Musings on music delivered when I dig myself out.

Destroyer -- Destroyer's Rubies
Merge Records; 2006

For the last 11 years or so, Destroyer has been the musical alias of Canadian songwriter Dan Bejar. You might also recognize Bejar's nasal pipes from his work with The New Pornographers, whom he's written a handful of songs for and with. As Destroyer, and with the help of friends and associates, Bejar has released his seventh album, Destroyer's Rubies. Bejar has seen critical praise from the independent scene since Destroyer’s inception, but has yet to be recognized "above ground." While Rubies won't initiate a hostile takeover of your local rock radio station, it might prove to be the record that breaks Destroyer to an audience sizable enough for its talents.

Not as highly caffeinated or as scrupulously edited for pop-readiness as The New Pornos, Destroyer sounds like Bejar buying Christmas presents for himself -- exactly as he pleases. On Rubies, Destroyer consists of Scott Morgan (drums, baritone sax), Tim Loewen (bass, guitar, harmonica), Nicholas Bragg (guitar), Ted Bois (keyboards), Fisher Rose (vibes, trumpet), and of course, Bejar. Acoustic guitar often serves as the base, upon which a piano playfully twinkles, an electric guitar growls its leads, and a host of vocalists "la la la" themselves silly. The band's scattered use of percussion is slightly unconventional and a perfect fit for the sprawling Rubies. Bejar's untraditional voice is an aspect of Destroyer that might take some getting used to. Whether attacking his lyrics with dramatic fury or taking his time, Bejar's sinus-derived vocals tend to break and squirm around exact pitches. Sometimes he speaks his lyrics as much as he sings them. As his songs' tipsy narrator, he'll rush through lyrics with excitement or deliver them as somber as can be.

Supplied records –
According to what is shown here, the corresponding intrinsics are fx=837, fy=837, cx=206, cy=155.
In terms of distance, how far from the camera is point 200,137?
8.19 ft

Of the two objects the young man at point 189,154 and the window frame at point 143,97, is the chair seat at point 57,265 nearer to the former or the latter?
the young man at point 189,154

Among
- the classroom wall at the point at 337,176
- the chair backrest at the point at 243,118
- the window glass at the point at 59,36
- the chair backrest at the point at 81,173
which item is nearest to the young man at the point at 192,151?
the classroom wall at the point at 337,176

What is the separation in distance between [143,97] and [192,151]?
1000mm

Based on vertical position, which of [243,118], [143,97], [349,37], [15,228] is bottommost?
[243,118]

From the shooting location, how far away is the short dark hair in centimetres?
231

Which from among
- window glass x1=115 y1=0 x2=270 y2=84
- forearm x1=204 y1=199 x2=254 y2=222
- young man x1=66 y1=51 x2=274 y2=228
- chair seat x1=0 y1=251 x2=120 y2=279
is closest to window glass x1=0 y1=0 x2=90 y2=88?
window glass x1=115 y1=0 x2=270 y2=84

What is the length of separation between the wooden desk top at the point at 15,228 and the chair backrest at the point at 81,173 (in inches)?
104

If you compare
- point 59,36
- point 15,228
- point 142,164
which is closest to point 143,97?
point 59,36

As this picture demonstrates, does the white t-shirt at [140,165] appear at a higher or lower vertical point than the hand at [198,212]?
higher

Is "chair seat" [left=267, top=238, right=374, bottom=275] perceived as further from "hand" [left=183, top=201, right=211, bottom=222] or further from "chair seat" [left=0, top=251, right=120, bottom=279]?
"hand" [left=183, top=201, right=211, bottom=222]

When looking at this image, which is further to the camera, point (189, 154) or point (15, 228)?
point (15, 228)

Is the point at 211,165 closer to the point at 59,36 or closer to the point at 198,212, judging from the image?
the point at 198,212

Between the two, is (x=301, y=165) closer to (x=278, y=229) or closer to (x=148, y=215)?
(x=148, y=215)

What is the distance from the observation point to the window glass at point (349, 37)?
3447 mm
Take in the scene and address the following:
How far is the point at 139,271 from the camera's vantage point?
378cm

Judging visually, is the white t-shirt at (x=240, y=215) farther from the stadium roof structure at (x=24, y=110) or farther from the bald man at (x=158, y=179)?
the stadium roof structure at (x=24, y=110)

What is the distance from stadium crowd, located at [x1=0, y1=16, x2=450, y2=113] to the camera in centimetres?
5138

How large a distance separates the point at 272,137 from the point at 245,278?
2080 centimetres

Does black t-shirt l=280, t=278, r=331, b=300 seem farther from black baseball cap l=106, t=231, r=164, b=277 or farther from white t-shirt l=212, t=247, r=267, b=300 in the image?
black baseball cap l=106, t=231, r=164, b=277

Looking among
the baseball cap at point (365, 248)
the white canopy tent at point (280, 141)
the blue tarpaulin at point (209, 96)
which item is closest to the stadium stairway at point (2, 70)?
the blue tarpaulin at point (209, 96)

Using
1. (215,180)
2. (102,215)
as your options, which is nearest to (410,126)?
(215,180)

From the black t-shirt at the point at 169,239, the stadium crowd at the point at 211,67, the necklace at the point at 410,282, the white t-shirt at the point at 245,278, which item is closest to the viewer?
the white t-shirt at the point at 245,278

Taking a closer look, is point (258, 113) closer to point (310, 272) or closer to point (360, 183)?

Written exercise 1 –
Reproduce the Destroyer album review word for word, from start to finish.
Written exercise 2 –
Gather every line in the entries that contains the word "stadium", and list them.

Answer 1 –
Musings on music delivered when I dig myself out.

Destroyer -- Destroyer's Rubies
Merge Records; 2006

For the last 11 years or so, Destroyer has been the musical alias of Canadian songwriter Dan Bejar. You might also recognize Bejar's nasal pipes from his work with The New Pornographers, whom he's written a handful of songs for and with. As Destroyer, and with the help of friends and associates, Bejar has released his seventh album, Destroyer's Rubies. Bejar has seen critical praise from the independent scene since Destroyer’s inception, but has yet to be recognized "above ground." While Rubies won't initiate a hostile takeover of your local rock radio station, it might prove to be the record that breaks Destroyer to an audience sizable enough for its talents.

Not as highly caffeinated or as scrupulously edited for pop-readiness as The New Pornos, Destroyer sounds like Bejar buying Christmas presents for himself -- exactly as he pleases. On Rubies, Destroyer consists of Scott Morgan (drums, baritone sax), Tim Loewen (bass, guitar, harmonica), Nicholas Bragg (guitar), Ted Bois (keyboards), Fisher Rose (vibes, trumpet), and of course, Bejar. Acoustic guitar often serves as the base, upon which a piano playfully twinkles, an electric guitar growls its leads, and a host of vocalists "la la la" themselves silly. The band's scattered use of percussion is slightly unconventional and a perfect fit for the sprawling Rubies. Bejar's untraditional voice is an aspect of Destroyer that might take some getting used to. Whether attacking his lyrics with dramatic fury or taking his time, Bejar's sinus-derived vocals tend to break and squirm around exact pitches. Sometimes he speaks his lyrics as much as he sings them. As his songs' tipsy narrator, he'll rush through lyrics with excitement or deliver them as somber as can be.

Answer 2 –
Judging visually, is the white t-shirt at (x=240, y=215) farther from the stadium roof structure at (x=24, y=110) or farther from the bald man at (x=158, y=179)?
the stadium roof structure at (x=24, y=110)
What is the distance from stadium crowd, located at [x1=0, y1=16, x2=450, y2=113] to the camera in centimetres?
which item is closest to the stadium stairway at point (2, 70)?
From the black t-shirt at the point at 169,239, the stadium crowd at the point at 211,67, the necklace at the point at 410,282, the white t-shirt at the point at 245,278, which item is closest to the viewer?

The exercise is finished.